#### GIVEN PASSAGE ####
Spring Warbler Migration
May is the best time for seeing some of North America's most beautiful birds, the warblers. At this time of year, these tiny, brightly colored, insect-eating birds begin to return to their North American breeding grounds from Central and South America where they spend the winter. Their journeys may involve non-stop flights covering more than a thousand miles at a time, so when they finally touch down they have expended much of their energy and must feed constantly to refuel. Warblers fly in flockssometimes called "waves"of several species, and their arrival creates a spectacle of brilliant colors. In addition, many male warblers sing high-pitched songs during migration, making them even more conspicuous. So grab your binoculars and your Stokes Field Guide to Birds and go out and enjoy the show!
On a particularly successful day, when a good "warbler wave" has arrived, if you are lucky and in the right place, you can see over 15 different kinds of warblers. Flamboyantly colored in their breeding plumage, many are often easy to identify.
#### DATA FOR REVIEW ####
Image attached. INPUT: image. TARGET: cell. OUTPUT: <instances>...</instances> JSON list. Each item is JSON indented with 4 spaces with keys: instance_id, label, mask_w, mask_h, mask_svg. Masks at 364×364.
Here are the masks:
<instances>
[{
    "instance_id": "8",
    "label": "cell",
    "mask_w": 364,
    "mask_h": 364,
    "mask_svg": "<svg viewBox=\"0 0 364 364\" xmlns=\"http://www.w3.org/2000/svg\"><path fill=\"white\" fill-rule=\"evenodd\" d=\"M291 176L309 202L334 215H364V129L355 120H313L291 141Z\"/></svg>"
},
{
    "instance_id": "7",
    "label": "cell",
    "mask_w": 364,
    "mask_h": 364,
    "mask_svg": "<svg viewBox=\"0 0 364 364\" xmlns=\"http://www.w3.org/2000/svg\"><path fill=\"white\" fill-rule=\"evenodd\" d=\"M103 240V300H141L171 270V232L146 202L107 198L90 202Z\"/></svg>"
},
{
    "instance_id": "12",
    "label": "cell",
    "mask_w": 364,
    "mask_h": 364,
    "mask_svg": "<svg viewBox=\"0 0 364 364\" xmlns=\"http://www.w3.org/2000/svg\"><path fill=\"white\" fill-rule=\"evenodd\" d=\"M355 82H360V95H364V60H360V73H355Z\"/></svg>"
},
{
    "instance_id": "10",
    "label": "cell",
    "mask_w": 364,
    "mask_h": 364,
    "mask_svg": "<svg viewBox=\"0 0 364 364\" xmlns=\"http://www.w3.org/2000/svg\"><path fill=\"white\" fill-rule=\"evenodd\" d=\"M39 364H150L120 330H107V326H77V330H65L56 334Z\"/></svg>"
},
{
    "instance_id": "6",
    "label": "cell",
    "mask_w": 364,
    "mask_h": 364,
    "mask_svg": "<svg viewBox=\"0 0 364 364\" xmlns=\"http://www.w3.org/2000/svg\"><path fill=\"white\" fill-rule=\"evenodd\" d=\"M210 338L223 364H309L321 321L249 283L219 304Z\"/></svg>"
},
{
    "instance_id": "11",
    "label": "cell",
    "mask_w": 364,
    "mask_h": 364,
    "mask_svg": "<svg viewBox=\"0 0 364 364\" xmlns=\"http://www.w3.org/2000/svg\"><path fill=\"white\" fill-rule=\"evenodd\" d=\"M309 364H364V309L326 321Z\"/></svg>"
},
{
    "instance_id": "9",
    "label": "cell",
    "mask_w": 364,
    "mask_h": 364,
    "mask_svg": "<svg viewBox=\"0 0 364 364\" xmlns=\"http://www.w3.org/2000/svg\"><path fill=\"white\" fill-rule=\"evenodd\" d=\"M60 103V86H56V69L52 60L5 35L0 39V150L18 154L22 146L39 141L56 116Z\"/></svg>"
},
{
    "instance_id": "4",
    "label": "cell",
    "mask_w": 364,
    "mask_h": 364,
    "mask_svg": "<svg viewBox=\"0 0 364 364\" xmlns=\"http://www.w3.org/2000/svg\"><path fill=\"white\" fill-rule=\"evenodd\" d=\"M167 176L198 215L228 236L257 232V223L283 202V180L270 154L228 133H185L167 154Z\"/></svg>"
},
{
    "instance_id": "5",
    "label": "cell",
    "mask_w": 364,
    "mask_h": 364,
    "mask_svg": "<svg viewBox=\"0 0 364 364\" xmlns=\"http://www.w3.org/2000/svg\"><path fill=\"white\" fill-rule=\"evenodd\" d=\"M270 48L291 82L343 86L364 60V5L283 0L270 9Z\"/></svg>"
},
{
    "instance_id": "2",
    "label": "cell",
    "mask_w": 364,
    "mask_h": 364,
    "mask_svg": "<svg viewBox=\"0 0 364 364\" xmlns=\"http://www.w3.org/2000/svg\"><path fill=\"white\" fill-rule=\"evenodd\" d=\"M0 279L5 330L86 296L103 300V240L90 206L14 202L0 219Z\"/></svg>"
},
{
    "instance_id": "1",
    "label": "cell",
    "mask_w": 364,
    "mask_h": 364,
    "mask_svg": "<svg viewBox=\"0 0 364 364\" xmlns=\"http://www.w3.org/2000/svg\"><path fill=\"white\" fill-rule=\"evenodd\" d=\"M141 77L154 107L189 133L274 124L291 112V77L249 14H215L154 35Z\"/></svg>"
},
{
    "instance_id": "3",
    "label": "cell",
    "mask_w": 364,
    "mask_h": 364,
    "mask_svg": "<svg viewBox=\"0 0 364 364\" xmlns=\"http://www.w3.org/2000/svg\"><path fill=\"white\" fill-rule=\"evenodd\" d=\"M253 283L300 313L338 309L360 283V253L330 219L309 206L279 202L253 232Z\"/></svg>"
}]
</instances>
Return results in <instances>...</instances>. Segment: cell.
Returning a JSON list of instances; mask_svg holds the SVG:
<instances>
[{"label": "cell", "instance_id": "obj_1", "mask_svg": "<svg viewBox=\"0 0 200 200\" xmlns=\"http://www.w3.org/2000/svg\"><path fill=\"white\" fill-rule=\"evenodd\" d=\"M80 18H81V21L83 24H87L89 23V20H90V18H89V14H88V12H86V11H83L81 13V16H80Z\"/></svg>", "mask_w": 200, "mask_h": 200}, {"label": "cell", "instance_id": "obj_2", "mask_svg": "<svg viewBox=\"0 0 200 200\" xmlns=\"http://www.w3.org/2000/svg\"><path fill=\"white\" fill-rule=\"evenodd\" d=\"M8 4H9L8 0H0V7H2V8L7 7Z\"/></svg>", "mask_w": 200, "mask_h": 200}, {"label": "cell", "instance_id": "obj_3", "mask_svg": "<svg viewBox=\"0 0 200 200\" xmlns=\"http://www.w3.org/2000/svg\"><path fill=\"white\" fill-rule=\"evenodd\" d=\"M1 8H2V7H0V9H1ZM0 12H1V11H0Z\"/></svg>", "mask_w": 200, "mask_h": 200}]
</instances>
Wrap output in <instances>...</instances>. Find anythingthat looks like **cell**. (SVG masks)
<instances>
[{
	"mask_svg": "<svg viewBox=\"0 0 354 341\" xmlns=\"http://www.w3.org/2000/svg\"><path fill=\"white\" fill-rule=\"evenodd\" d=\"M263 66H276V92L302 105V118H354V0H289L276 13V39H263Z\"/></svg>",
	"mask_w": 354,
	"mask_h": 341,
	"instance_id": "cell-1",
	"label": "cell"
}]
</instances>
####
ABOUT THIS TASK:
Continue the passage on spring warbler migration from the point where it ends.

ANSWER:
Here is an introduction to 6 fairly common warblers.
Yellow Warbler. Our only all-yellow warbler, gives its sweet song from shrubby areas, usually near water. It is the most common and widespread nesting warbler in North America, building its nest just a 3-12 feet off the ground in a shrub or small tree.
Common Yellowthroat. Nests across much of North America in thickets, marshes, or brushy areas. They can be a little difficult to see as they skulk through underbrush. The male has a little black mask, making him look like a bandit or a raccoon.
Black-and-white Warbler. Acts like a nuthatch as it climbs around tree trunks. It is one of the earliest migrating warblers.
Magnolia Warbler. Passes through our area on its way to northern spruce-fir forests, where it spends the summer. It hunts for insects anywhere from near the ground to the tops of trees.
Black-throated Green Warbler. As suggested by its name, the male has a black throat. Also has a yellow face. Best discovered by hearing its "zee zee zee zoo zee" song as it pauses on migration to its northern breeding grounds.
Yellow-rumped Warbler. With a distinctive lemon-yellow patch above the tail and on it's side, this is one of our most numerous warblers in migration. Its migration is short, since it winters in much of the southern U.S. This species feeds high in trees.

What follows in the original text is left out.